- [Pasaje de lectura]
"""
China no envía a buscar mandarines a la cuna de Gengis Kan, que la conquistó.
Por el contrario, la América todo lo recibía de España que realmente la había
privado del goce y ejercicio de la tiranía activa, no permitiéndose sus
funciones en nuestros asuntos domésticos y administración interior. Esta
abnegación nos había puesto en la imposibilidad de conocer el curso de los
negocios públicos; tampoco gozábamos de la consideración personal que inspira
el brillo del poder a los ojos de la multitud, y que es de tanta importancia en
las grandes revoluciones. Lo diré de una vez, estábamos abstraídos, ausentes
del universo en cuanto era relativo a la ciencia del Gobierno.
"""
- [Datos]
"""
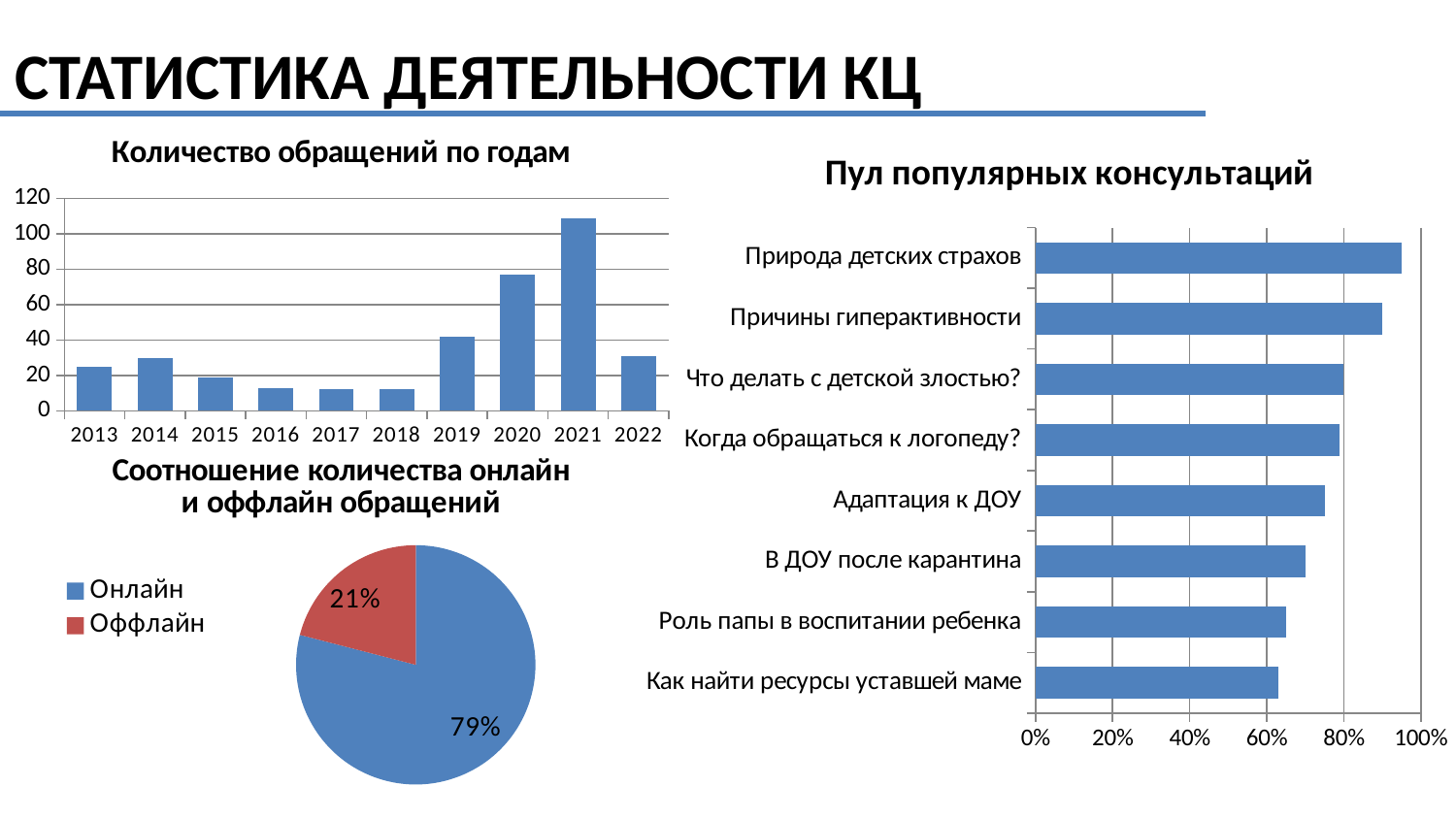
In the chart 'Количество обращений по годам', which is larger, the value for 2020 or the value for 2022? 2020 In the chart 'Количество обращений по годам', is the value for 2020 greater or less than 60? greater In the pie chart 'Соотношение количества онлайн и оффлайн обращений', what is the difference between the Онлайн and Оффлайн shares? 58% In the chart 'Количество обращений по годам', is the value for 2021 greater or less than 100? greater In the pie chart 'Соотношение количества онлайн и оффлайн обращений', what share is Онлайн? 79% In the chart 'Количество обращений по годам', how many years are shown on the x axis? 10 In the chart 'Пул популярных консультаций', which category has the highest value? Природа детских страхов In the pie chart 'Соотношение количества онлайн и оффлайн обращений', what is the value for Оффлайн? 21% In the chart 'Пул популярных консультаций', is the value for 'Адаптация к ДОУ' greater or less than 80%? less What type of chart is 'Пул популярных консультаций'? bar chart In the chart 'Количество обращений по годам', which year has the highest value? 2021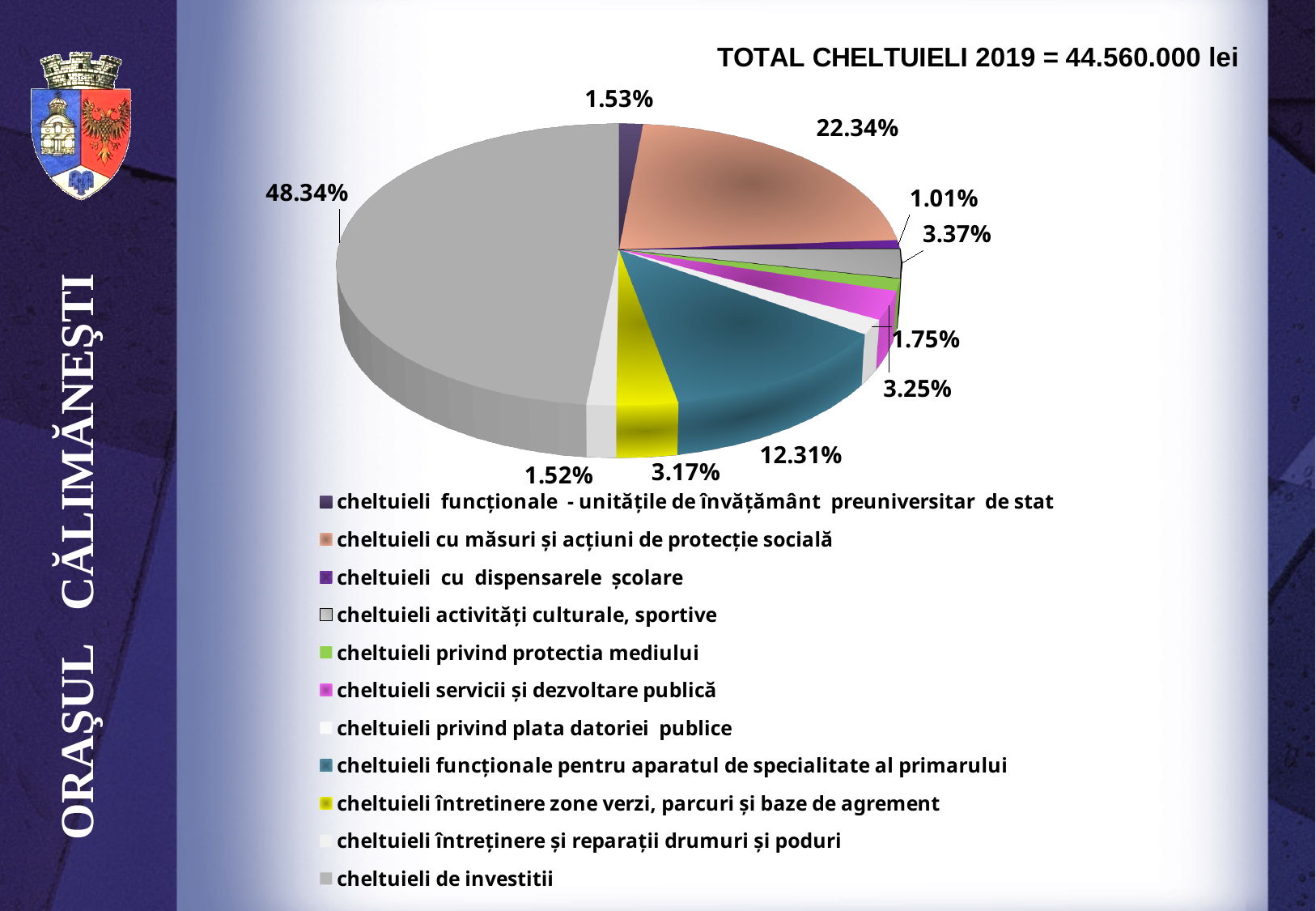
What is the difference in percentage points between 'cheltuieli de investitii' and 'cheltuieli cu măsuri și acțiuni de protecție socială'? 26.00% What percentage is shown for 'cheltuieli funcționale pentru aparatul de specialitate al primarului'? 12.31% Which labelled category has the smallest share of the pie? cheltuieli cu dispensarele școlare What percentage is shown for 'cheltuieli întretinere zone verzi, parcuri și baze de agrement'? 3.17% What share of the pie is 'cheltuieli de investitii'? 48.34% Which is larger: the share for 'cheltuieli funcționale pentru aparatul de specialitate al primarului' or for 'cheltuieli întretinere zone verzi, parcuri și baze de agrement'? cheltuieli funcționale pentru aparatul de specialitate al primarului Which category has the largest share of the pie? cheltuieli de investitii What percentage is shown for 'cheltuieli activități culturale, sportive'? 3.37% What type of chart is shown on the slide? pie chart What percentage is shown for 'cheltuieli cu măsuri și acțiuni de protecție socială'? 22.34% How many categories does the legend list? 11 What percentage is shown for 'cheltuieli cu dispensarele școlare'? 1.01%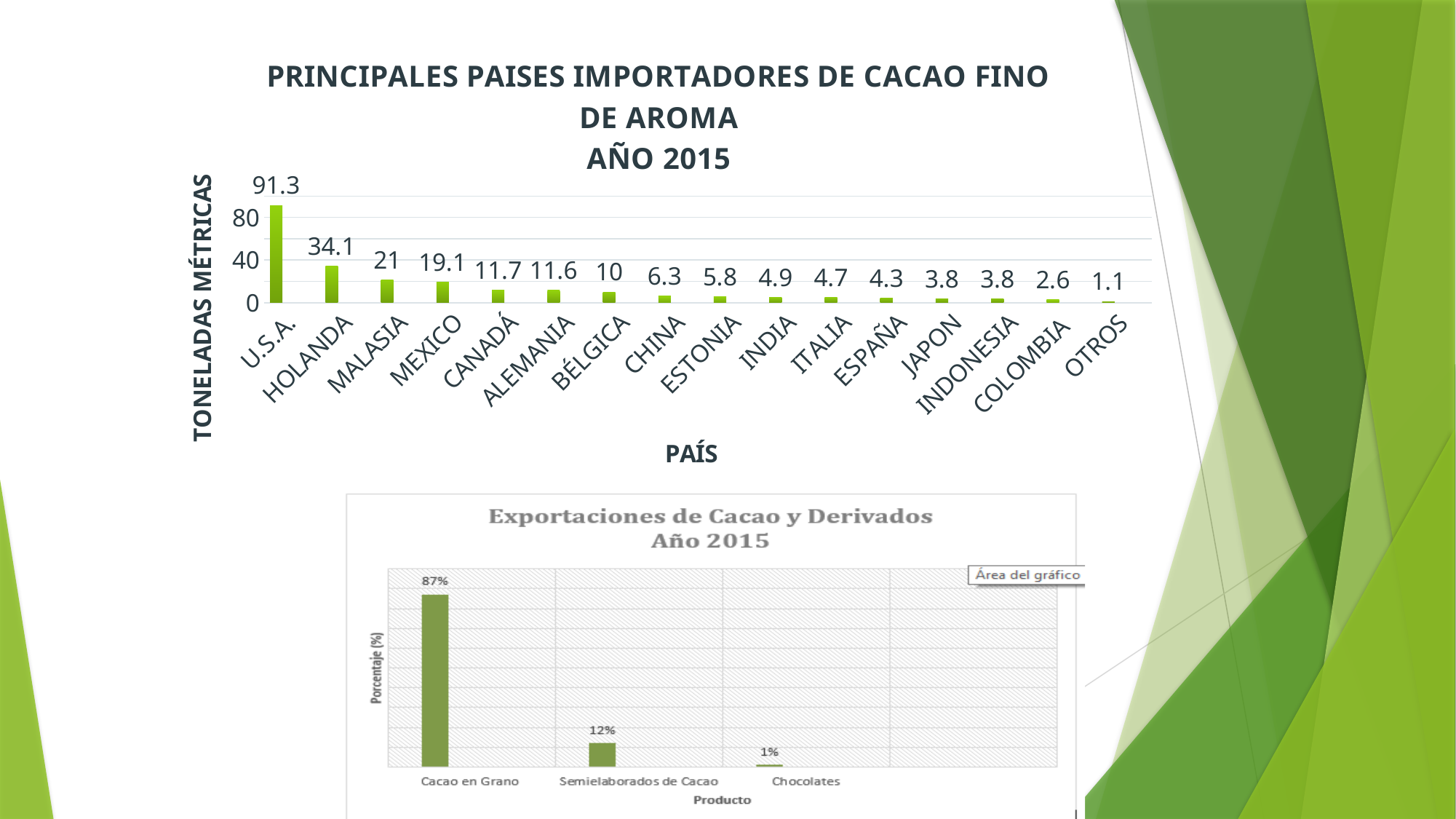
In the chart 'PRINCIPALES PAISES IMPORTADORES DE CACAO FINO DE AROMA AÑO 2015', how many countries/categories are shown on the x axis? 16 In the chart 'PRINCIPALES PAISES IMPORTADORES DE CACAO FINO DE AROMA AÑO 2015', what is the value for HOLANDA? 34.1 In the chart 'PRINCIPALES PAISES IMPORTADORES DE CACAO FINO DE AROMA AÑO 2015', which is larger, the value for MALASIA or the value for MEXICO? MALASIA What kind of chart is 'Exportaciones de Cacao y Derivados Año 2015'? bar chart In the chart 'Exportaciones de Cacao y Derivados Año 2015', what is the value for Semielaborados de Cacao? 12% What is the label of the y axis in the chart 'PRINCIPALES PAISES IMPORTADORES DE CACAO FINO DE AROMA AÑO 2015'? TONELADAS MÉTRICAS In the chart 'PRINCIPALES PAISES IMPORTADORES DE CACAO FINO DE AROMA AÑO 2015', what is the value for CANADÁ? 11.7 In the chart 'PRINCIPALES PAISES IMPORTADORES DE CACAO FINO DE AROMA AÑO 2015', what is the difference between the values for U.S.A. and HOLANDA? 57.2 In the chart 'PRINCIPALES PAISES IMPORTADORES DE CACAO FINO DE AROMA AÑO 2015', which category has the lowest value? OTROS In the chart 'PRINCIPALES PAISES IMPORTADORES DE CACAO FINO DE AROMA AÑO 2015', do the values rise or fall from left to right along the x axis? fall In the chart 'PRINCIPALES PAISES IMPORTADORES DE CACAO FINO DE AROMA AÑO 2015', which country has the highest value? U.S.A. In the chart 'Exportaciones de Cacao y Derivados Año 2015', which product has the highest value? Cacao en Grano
"""
- [Qué hacer] Según el pasaje sobre la América y España, ¿qué imposibilidad produjo la «abnegación» que allí se menciona? Las líneas provienen de una fuente distinta de la del pasaje.

- [Respuesta] La imposibilidad de conocer el curso de los negocios públicos.